Intimate music venue planned for downtown Aurora
The downtown Aurora music scene is growing with a new venue in the works by the Fox Valley Music Foundation.
In a 1920s-era city-owned building on Broadway, the downtown's main drag, the foundation plans to open a yet-to-be-named performance space, store, museum and office to host concerts and music education events.
The group hopes to move quickly on renovations and open the space by next summer, in time for the annual Blues on the Fox music festival.
"It's going to be pretty interesting, pretty different and a long time coming," Steve Warrenfeltz, an Aurora resident and Fox Valley Music Foundation leader, said about the new space, which will host "eclectic" concerts from local, regional and national artists who play styles of bluegrass, folk, blues, rock and ethnic tunes.
City officials and downtown leaders are praising the concert hall as a practical way to fill a building that otherwise was slated for demolition with something that will complement the area's burgeoning arts scene, which already includes the Paramount Theatre, RiverEdge Park, Riverfront Playhouse, Culture Stock book store, a series of art walks called First Fridays and other sites and activities.
"We want to complement all the events that are going on in Aurora," said Dave Glynn, a Fox Valley Music Foundation leader. "We expect that things will continue to get more vibrant down there, especially with the focus on the arts."
The venue's small size separates it from larger performance halls like Two Brothers Roundhouse, making it a useful destination in the arts-centric downtown, said Marissa Amoni, who handles events and community outreach for Aurora Downtown.
"We don't really have a smaller, intimate venue. So we're very excited that this will fill the niche," Amoni said. "This is what we've wanted for a long time."
The project this week got kick-started with a $125,000 redevelopment grant and a five-year lease from the city.
Mayor Richard Irvin said he expects the new space will be a "grand venue" and a "prudent" reuse of the former Woodman's building, which stands east of city hall, separated by a plaza and a small grassy space.
"Instead of knocking it down and leaving a blighted or open spot, we're going to repurpose it to attract hundreds of people downtown," Irvin said about the old building at 19-21 S. Broadway. "With the growth of the Paramount and the attraction of more and more people downtown to participate in the arts, we're trying to reinvigorate and recreate the renaissance that Aurora experienced years and years ago."
The city even worked to benefit local schools in its deal with the music foundation. While the building will remain city-owned, the foundation will pay an amount to East Aurora District 131 equal to what it would have owed in property taxes if the space was on the tax rolls.

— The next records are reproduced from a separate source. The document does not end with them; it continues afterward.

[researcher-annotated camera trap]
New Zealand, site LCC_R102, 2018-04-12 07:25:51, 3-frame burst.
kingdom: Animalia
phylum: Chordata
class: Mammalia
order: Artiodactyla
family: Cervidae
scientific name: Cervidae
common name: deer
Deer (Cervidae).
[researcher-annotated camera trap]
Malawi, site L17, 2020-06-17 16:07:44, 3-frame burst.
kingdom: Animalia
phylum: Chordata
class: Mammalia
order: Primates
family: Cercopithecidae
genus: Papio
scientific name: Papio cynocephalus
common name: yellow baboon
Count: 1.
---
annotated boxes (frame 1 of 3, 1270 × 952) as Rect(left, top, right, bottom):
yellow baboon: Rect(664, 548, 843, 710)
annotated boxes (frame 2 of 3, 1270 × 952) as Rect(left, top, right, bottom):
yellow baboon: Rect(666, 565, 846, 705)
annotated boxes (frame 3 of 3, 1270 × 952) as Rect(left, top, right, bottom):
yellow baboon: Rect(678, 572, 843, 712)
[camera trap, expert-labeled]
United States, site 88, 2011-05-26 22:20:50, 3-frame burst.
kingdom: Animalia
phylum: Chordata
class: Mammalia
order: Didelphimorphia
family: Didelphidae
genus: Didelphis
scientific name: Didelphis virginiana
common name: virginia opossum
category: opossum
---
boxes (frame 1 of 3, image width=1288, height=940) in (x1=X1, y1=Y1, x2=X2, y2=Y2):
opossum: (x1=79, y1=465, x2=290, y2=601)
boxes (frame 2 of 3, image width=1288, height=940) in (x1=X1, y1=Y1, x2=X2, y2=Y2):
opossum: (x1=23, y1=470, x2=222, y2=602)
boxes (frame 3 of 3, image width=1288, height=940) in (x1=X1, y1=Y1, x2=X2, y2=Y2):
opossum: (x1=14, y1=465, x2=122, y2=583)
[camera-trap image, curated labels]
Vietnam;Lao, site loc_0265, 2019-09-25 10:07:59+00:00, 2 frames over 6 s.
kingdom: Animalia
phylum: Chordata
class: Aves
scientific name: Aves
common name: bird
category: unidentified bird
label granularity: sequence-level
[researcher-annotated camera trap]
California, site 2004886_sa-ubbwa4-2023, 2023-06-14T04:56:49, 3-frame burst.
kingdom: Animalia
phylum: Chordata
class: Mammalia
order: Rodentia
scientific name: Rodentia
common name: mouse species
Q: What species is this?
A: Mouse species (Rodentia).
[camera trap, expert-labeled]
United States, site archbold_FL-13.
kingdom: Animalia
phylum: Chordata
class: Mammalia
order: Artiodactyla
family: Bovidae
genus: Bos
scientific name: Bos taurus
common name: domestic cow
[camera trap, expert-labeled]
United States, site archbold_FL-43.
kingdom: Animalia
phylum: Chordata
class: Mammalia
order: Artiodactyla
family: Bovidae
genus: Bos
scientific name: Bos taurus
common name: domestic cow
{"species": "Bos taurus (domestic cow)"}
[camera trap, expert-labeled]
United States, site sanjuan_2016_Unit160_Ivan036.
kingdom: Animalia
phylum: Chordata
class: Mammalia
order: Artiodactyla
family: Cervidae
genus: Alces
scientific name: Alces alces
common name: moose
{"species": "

The city plans to begin interior demolition to bring the building down to the studs and walls next month, Irvin said. The $125,000 grant it is providing the music foundation is less than the $350,000 it would have cost to demolish the building entirely to prepare the site for future potential development.
In January, Warrenfeltz said the Fox Valley Music Foundation plans to begin its build out of the new venue, which will be the organization's first official home since it was established in late 2014. He said the museum element of the space will offer educational opportunities about the history of performing arts in Aurora, specifically the blues.
"We have the opportunity to really draw a lot of attention to the rich history here in Aurora and build upon what the Fox Valley Blues Society started 20-something years ago with the formation of the Blues on the Fox festival," Warrenfeltz said. "We're hoping to take that to a whole other level and really create and embed that pride within the city and keep it going."